I Folli non sono visti con amore ma vengono descritti con freddezza professionale; quando il protagonista è uno psichiatra o uno psicoterapeuta, il lavoro non appare quale cura degli altri ma assume la funzione di alleggerimento del proprio male. La voce interiore rivela a Mario l’incapacità di vivere una vita propria, quindi di vivere “emozioni per procura”. Dato di base appare un trauma infantile che ha provocato una “affezione della vita”. L’amore di una donna riesce, con la propria pazzia, a far sì che Gregory riesca a superare le carenze affettive dell’infanzia. Un caso indefinito vede lo psichiatra Dick succube di una madre sessualmente ingorda, madre-strega; la professione non libera però questa dipendenza dalla madre. L’ironia domina in Flamenco, lo psicoterapeuta incapace di amare che prova una folle gelosia verso il paziente che cataloga i propri amori con nomi di danze; flamenco è l’amore totalizzante, addirittura con la psicoterapeuta della porta accanto, che però rifiuta il nostro, il quale decide di uccidere la propria amante quale testimone d’una assoluta incapacità di amare.

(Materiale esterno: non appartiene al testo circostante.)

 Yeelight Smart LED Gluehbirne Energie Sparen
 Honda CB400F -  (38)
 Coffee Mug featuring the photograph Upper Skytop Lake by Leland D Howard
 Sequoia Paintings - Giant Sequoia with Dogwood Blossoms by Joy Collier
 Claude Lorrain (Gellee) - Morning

Il sesso è presente soprattutto come Es, la parte arcaica della nostra personalità, e possibile fonte dell’arte. Questi racconti possono essere letti anche dai non addetti ai lavori, sfuggiranno loro alcuni riferimenti, non potranno sfuggire i turbamenti nel passaggio all’età adolescenziale: Farfalle gialle; lo sdoppiamento della personalità: Un minuto espanso, La signora e l’anima; la madre cattiva: Il sacrificio. La madre è, in queste fiabe, quasi sempre cattiva, sia che abbia superato la fase edipica, sia che non l’abbia superata. Accade spesso anche nella realtà. Con buona pace di tutta la retorica sulla maternità.

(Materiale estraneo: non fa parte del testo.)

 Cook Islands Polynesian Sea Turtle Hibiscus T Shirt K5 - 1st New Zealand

È bene abbandonarsi, nella lettura a tutte le storie, accettare l’opera letteraria nella sua interezza; che importa se l’aquila che batte nel petto di Giovenale è simbolo del Super-io o cela qualche altro significato? E l’incontro tra la razionalità di una ricercatrice e la creatività del falegname si riferisce all’inconscio fonte dell’arte? E l’orso, animale sapiente, è simbolo di personalità integrata? E Giovannino altro non è che il processo dinamico dell’io? lasciamo il tutto aperto alle più varie interpretazioni. Il piacere della lettura rimanga puro piacere. Perché la fiaba del nostro tempo rifiuta la chiusura fattuale, ha cancellato i limiti, è apertura massima a quell’universo, anche interiore, che può sembrare infinito.
Nei racconti domina la sobria eleganza della paratassi, anche se l’autrice non si sottrae alla civetteria di parole gergali, come spitinfio, usato nel milanese e forse in altre aree del Settentrione, inutile cercarlo nel vocabolario. Sbatuffolava i cuori, è una locuzione regionale toscana. Così impescioliti, sbioccolarmi, stintinicchio e altri; neologismi o arcaismi che impreziosiscono lo scritto.
La morte, che appare solo nei casi di follia, chiude il libro con una polemica: chi è il doctor che vede la morte come “fine dei problemi, e solo risate e stare a guardare”? L’autrice non accetta tale ipotesi, con lei molti altri, “mio caro doctor”.